Dec. 11 (Bloomberg) -- Egypt and the International Monetary Fund agreed to postpone a decision on a $4.8 billion loan that had been scheduled for discussion by the fund’s board next week, Egyptian Finance Minister Momtaz el-Saieed said.
“The IMF board was supposed to review Egypt’s request Dec. 19 and it has been agreed with the fund that this be delayed to the following session, most likely mid-January,” el-Saieed said by phone from Cairo. “We have an Egyptian economic and social program, and it seems that some have misunderstood the measures, so the president decided to give more time for social dialogue to stress that the measures won’t harm people with limited income.”
Egyptian officials have said the IMF loan is necessary to boost investors’ confidence, secure more funds and help an economy struggling since last year’s uprising.
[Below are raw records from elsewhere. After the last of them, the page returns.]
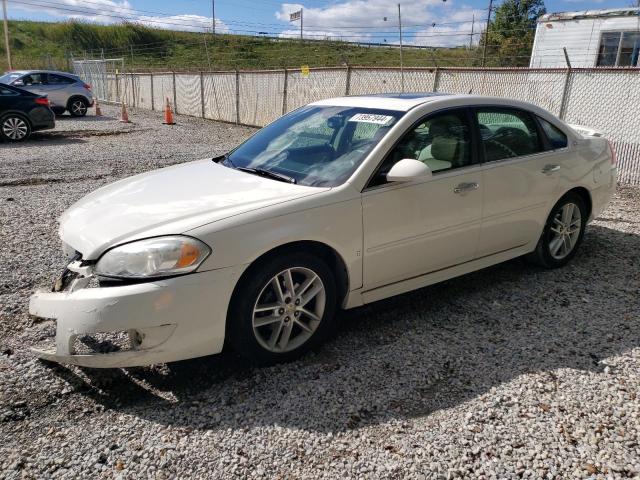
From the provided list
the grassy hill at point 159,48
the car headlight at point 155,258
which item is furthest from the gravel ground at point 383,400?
the grassy hill at point 159,48

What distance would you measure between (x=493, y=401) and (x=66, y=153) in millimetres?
10792

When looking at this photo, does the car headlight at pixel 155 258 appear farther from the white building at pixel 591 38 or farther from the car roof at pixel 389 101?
the white building at pixel 591 38

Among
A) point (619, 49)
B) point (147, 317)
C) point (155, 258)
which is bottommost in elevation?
point (147, 317)

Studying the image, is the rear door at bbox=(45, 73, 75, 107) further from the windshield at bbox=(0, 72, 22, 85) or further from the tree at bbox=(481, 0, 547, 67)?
the tree at bbox=(481, 0, 547, 67)

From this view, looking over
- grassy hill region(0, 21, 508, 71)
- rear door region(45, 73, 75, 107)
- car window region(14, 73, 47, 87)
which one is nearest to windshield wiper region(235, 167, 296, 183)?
car window region(14, 73, 47, 87)

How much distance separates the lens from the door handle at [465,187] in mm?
3768

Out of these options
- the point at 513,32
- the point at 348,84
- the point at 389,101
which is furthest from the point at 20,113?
the point at 513,32

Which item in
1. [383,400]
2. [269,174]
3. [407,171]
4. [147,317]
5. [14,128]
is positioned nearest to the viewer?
[147,317]

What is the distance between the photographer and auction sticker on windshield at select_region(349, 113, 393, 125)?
3.66 meters

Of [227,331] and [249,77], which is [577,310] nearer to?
[227,331]

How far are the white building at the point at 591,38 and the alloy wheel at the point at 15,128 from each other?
15115mm

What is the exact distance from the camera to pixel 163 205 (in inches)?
124

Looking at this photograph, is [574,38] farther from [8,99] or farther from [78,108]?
[78,108]

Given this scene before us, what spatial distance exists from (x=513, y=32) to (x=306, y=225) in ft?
111
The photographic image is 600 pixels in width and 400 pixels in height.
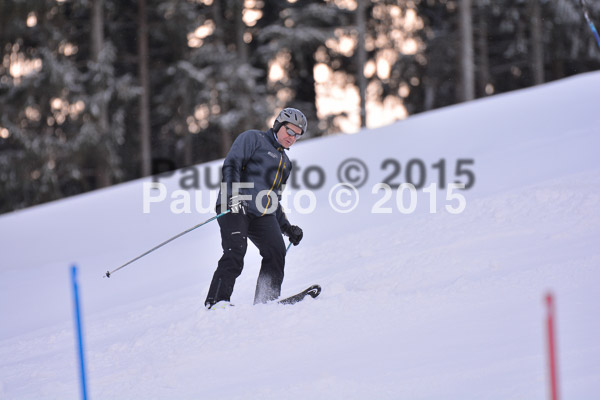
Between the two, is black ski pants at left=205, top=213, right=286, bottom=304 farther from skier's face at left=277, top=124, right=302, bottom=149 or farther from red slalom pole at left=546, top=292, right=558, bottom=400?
red slalom pole at left=546, top=292, right=558, bottom=400

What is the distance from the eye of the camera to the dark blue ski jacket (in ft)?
15.4

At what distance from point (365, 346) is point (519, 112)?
9745mm

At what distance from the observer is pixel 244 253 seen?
4.73m

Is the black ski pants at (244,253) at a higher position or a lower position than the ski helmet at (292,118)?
lower

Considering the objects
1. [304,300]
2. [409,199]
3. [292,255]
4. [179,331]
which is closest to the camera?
[179,331]

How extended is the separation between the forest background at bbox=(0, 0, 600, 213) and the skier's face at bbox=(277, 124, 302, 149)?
40.2 ft

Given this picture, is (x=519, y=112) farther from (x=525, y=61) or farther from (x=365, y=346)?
(x=525, y=61)


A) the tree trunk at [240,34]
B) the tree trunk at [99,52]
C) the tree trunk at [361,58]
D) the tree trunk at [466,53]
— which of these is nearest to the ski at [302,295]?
the tree trunk at [466,53]

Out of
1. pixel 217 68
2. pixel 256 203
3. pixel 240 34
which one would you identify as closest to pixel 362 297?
pixel 256 203

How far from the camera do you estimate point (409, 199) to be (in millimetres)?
8414

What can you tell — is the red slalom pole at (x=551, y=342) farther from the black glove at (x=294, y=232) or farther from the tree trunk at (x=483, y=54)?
the tree trunk at (x=483, y=54)

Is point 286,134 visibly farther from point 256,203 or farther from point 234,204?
point 234,204

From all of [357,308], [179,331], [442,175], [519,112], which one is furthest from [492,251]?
[519,112]

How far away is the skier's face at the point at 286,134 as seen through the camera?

President Mohamed Mursi this week suspended tax increases on some goods to give more time for societal dialogue, and one of his aides said the proposals had sparked public anger.
“The delay is alarming given Egypt’s current economic woes and means that political uncertainty could lead to further delays,” Mona Mansour, chief economist at Cairo-based investment bank CI Capital Holdings, said by phone. “This will add further pressure on reserves and further depreciation of the Egyptian pound is expected.”
The pound, subject to a managed float, retreated 0.1 percent to 6.1529 per dollar at the close in Cairo, bringing its loss since Nov. 22 to 1 percent. That matches its loss for the year to that date.
El-Saieed said the delay won’t affect the loan decision. An IMF spokeswoman wasn’t immediately available for comment.
Egypt reached a preliminary agreement last month with an IMF team on the loan. That came amid opposition by activists saying the deal lacked transparency and may compromise the country’s economic independence.